The scientist explains the definition of epistemology, notes the difference between scientific and social consensus, and touches on the growing field of data, all of which indicates and substantiates the warming globe and mankind’s culpability. The crowd nods absently when he is done. 

She says, “Well, it’s always hot in summer.”

 The crowd nods in agreement.

I stand up. “Sorry to interrupt. I was late and I missed my chance, and I get that. But what I wanted you all to know is that we’re fucked, and that there are a number of powerful interests that wish to deny you the information you need to make sound decisions about the various ecological and social catastrophes looming on the horizon, and trust me, that shit is real, and it’s going to be bad. At the same time, we seem to have basically a puppet government owned by industry via the legalized bribery of campaign contributions and lobbyists. Further complicating the dissemination, interpretation, and use of good information is our own inherently flawed psychology that distorts everything we see through confirmation bias, motivated reasoning, plain old ignorance, internet-fed Dunning-Kruger effect, and a limbic system that was good at keeping us from being eaten by tigers, but which kind of sucks at accepting upsetting factual input over a longer timeline. Even beyond that, our media system is based on a capitalist model that delivers pre-packaged info-bytes targeted to appeal to specific demographic profiles chosen by marketers to move products, delivering smug satisfaction and anger and greasing the vector of over-consumption instead of just delivering important information like, say, the world is on fucking fire and a million species will be driven to extinction over the next century, and we have to practice birth control, switch to renewable energy sources, go vegetarian, and stop killing the goddamn bees. But instead we’re all just sort of cocooned in our various information silos where we will inevitably die alone, feeling absolutely blameless in our opinions that it is all someone else’s fault.
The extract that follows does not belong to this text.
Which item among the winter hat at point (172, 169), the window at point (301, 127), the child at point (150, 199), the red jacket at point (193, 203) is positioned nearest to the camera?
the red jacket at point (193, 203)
“Anyway, he can explain it until he’s blue in the face, and if you don’t agree with him already, there is only the slimmest chance that you ever will, no matter how clearly or patiently he explains it. So why waste your time…or his? We’re all fucked. Enjoy the rest of the program, and if anyone is interested in professional speedbathing, you can watch it on XSports.Net. It’ll be a good way to pass the time until the apocalypse. Thanks.”
A woman stands in the center of the audience. 

“Excuse me,” she says. “I found your interruption rude, your cursing offensive, and your observations depressing.”

“Sorry,” I say. “Not a lot to be optimistic about. We’re in the middle of a mass extinction, and that guy doesn’t like bees. See? He doesn’t like bees. And that’s that. Carpe diem, folks.”